Given passage ::
== Segment start ==
In chapter-4 the problem of sampling time interaction was brought out. This problem was solved by adding delay lines to the sampling front-ends of the main-lane and the reference lane. A model to estimate the delay of the delay lines made from metal wires is also given. It was shown that a wire of length  $119\mu$ m long and  $10\mu$ m wide can create an isolation of 2ps between the sampling instance of the main-lane and the reference lane.

• Scaling down the reference lanes to solve the timing errors due to mismatch between dummy and reference lane.

Additionally, in chapter-4 it was observed that though adding dummy lanes would solve the problem of buffer load modulation, the mismatch between the dummy lane and the reference

lane would give rise to additional timing errors. In order to suppress this additional source of timing errors, it was suggested that a scaled down version of the main-lane sampling front-end should be used for the reference lane and the dummy lane. A mathematical estimate is provided which can help designer to deduce the target spread in the reference lane and dummy lane sampling capacitor for a given specification on timing error. These mathematical expressions are cross-verified by appropriate simulation results. It was shown that to achieve a timing error correction accuracy of at least 5fs, the sampling front-end of dummy lane and reference lane both should be scaled down by at least 16x compared with the main-lane.

#### • Design of sub-blocks to implement the calibration loop.
== Segment end ==
Entries supplied ::
== Segment start ==
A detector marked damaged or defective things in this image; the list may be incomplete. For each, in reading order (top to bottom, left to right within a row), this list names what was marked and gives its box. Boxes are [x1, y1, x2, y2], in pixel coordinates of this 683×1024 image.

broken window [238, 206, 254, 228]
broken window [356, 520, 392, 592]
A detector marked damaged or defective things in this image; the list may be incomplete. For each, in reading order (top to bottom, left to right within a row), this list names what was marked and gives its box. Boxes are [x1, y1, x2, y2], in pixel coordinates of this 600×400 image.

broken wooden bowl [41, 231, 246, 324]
== Segment end ==
== Segment start ==
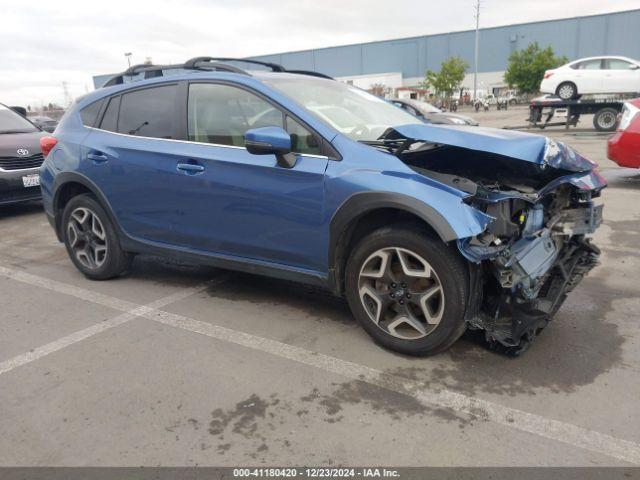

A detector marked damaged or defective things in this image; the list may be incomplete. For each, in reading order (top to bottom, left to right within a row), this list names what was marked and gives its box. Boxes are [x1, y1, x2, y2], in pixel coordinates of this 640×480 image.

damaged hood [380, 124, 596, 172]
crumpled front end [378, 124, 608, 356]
== Segment end ==
== Segment start ==
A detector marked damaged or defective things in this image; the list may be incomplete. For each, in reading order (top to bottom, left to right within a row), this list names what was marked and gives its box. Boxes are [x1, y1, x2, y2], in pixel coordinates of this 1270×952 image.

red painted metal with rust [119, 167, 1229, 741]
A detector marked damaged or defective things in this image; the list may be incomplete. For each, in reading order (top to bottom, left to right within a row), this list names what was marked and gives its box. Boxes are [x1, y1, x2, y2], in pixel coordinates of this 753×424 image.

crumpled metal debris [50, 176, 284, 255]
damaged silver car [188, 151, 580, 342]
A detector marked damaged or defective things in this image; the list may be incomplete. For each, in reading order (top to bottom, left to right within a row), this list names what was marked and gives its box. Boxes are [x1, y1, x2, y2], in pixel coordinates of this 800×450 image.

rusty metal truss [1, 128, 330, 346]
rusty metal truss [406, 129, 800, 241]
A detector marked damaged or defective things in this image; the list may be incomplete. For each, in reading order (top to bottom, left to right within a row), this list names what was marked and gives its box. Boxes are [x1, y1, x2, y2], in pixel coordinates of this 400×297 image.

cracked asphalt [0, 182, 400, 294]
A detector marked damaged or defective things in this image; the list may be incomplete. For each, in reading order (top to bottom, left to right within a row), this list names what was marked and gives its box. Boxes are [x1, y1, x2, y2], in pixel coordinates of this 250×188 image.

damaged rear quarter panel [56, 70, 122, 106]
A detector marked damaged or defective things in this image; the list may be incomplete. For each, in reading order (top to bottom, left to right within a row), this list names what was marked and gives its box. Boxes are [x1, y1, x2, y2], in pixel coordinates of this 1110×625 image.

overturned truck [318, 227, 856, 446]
== Segment end ==
What to do ::
(a) Name each kind of lane that the passage on sampling-lane timing errors mentions.
(b) According to the passage on sampling-lane timing errors, what wire dimensions create a 2ps isolation between the sampling instances of the main-lane and the reference lane?
(c) Proceed with the passage on sampling-lane timing errors, starting after its final line.
The data above is separate from the passage on sampling-lane timing errors.

Outputs in order ::
(a) main-lane, reference lane, dummy lane

(b) A wire 119μm long and 10μm wide creates that 2ps isolation.

(c)
The sub-blocks for the calibration loop were designed and implemented in chapter-5 using an industrial 28nm CMOS process. To achieve timing error correction within 5fs step-size, an 11-bit DAC is designed. The LSB of the DAC was about  $240\mu V$ . Monte-Carlo simulation suggest that the DNL of the DAC is  $0.6 \cdot LSB$ . As the reference lane was made 16x smaller, its the sampling capacitor cannot be used for charge redistribution and thus, quantization of the input signal. To surpass this limitation a HOLD buffer is employed which copies the voltage from a smaller sampling capacitor to a bigger one. The design of HOLD buffer operating at 50MHz is shown. Simulation results show that the HOLD buffer has an open-loop gain of 60dB, phase margin of 78°, and power consumption of 1.7mW. Further, a track-and-hold for main-lane and reference lane is designed which achieves  $HD_3$  of 72dB for input frequencies of about 1GHz. The track-and-hold of the reference lane is 16x smaller and its bandwidth differs that of the main-lane only by 2.6MHz. Finally, in order to achieve smallest path between the clock source and actual sampling switch, a clock-path circuit is designed. The clock-path for the reference-lane would see 16x smaller load which can cause systematic timing error. To solve this issue the clock-path of the reference lane is loaded with 15 dummy switches.

## 6-3 Future Work

A summary of some potential future research is provided below:

- It would be very interesting to see the techniques discussed in this thesis actually implemented on a test chip. The real measurement data can address the question of how low the timing error spurs can be suppressed? Also it might even open up more interleaving related timing errors which are still out of grasp. Alternately, if the silicon works as expected and timing errors are indeed down to 5fs accuracy, then the problem of timing error which has been bugging interleaved ADCs since its inception, would be solved completely.
- If a silicon is implemented and due to some reason the timing errors are not corrected to a desired accuracy level, then additional technique of scrambling can also be deployed [36]. The scrambling can be implemented by randomly selecting one of the main-lanes rather than cycling through them. Also, the timing error due to mismatch between dummy lane and reference lane, can be reduced by scrambling or randomizing the dummy lanes.
- The stability and the convergence of the calibration loop was investigated primarily using a MATLAB simulation model. It would be highly desirable to have mathematically rigorous analysis by which the stability of calibration loop can be established.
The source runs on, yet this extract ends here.